Porque, vamos, nadie puede negar que no existe cosa más jodida que amar al prójimo.
Uno ama a la mamá, al papá, a los hermanos, a la pareja, a los sobrinos, a los amigos, a los primos, a los tíos. Yo, incluso, amo a Emma Stone y, en algunos momentos, he amado a Jeikel Venegas y a Marcel Hernández más que a mí mismo.
Pero el prójimo es otra cosa.
El prójimo es, por antonomasia, lo abominable, lo repugnante. Y eso, mal que nos pese, Jesucristo lo sabía muy bien. Por esa razón nos mandó a amarlo, así, a secas.
Al prójimo.
Al otro.
Al más güeiso entre los güeisos.
Al gacho de los progres.
Al progre de los gachos.
Imagino a Jesús figurándose el ser humano más insoportable del universo y diciendo en voz baja: "¡Van a ver! Voy a ponerlos a amar a ese miserable".
Y entonces pensó en la vieja malcriada que se cola en la fila, en el pulpero mañoso que se embolsa el vuelto, en Faitelson, en el plutócrata de izquierda que pontifica de manera afectada contra "el egoísmo", en el vivazo que raya por el espaldón, al lado derecho, y luego pide campo.
Creo que es de Maikovski. No recuerdo bien. Me refiero a un verso que decía, palabras más, palabras menos, que Dios había creado una mujer terrible y le había ordenado amarla.
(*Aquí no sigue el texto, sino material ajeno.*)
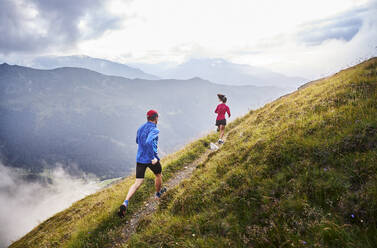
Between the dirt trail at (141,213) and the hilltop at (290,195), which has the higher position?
the hilltop at (290,195)

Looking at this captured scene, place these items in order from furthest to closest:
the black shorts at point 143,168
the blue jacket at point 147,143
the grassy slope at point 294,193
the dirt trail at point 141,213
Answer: the black shorts at point 143,168 → the blue jacket at point 147,143 → the dirt trail at point 141,213 → the grassy slope at point 294,193

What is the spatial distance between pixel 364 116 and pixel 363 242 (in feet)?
12.4

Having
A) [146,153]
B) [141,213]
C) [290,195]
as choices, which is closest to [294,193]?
[290,195]

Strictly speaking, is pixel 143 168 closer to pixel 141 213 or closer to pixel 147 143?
pixel 147 143

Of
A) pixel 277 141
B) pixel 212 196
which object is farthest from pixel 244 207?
pixel 277 141

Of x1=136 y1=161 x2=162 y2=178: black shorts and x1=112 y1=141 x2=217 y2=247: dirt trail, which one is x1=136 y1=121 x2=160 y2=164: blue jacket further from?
x1=112 y1=141 x2=217 y2=247: dirt trail

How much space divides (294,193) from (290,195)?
0.10 metres

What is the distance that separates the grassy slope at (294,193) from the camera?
2.79 metres

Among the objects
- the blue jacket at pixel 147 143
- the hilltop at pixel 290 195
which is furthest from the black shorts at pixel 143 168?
the hilltop at pixel 290 195

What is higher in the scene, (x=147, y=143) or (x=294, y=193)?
(x=147, y=143)

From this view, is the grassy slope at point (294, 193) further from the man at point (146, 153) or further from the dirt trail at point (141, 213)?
the man at point (146, 153)

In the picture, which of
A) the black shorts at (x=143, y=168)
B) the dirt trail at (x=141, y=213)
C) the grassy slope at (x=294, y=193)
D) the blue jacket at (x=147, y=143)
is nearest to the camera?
the grassy slope at (x=294, y=193)

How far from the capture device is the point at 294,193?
141 inches

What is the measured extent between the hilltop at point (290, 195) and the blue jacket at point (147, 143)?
1.56m
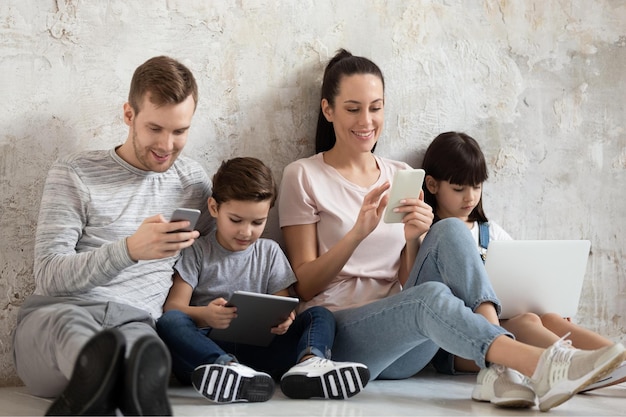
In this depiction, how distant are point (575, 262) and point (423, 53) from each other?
113cm

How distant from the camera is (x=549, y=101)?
386cm

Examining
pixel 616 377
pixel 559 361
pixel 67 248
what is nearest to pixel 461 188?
pixel 616 377

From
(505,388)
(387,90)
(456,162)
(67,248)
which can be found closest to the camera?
(505,388)

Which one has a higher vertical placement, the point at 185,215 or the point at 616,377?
the point at 185,215

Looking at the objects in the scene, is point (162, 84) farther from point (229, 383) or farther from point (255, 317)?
point (229, 383)

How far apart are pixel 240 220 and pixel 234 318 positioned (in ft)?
1.18

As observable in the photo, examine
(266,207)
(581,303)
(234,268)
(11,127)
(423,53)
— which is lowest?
(581,303)

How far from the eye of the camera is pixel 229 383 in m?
2.56

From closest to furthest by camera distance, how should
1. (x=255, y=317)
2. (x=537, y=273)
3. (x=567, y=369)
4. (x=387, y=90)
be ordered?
(x=567, y=369) < (x=255, y=317) < (x=537, y=273) < (x=387, y=90)

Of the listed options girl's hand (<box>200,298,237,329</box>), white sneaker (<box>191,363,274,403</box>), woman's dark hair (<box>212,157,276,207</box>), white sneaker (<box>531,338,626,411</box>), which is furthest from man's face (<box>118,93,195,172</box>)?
white sneaker (<box>531,338,626,411</box>)

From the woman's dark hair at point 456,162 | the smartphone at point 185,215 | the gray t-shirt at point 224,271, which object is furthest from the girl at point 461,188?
the smartphone at point 185,215

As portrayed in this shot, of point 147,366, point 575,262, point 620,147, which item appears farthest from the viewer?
point 620,147

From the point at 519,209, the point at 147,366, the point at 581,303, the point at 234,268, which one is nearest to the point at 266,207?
the point at 234,268

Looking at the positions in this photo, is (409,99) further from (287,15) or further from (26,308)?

Dudo que alguna conjetura teológica se haya acercado tantísimo al misterio de la ética cristiana como ese verso. Porque odiar a los villanos consensuados es tan fácil como amar a la humanidad en abstracto.
Arendt lo comprendió y la historia nos lo echa en cara a cada tanto: los malos salen a pasear el perro y dicen buenos días en las mañanas.
El prójimo, repito, es otra cosa.
El prójimo es el ámbito de la traición mínima.
Es la ruindad sin épica.
Y por eso es tan endemoniadamente jodido amarlo: porque todos somos prójimos.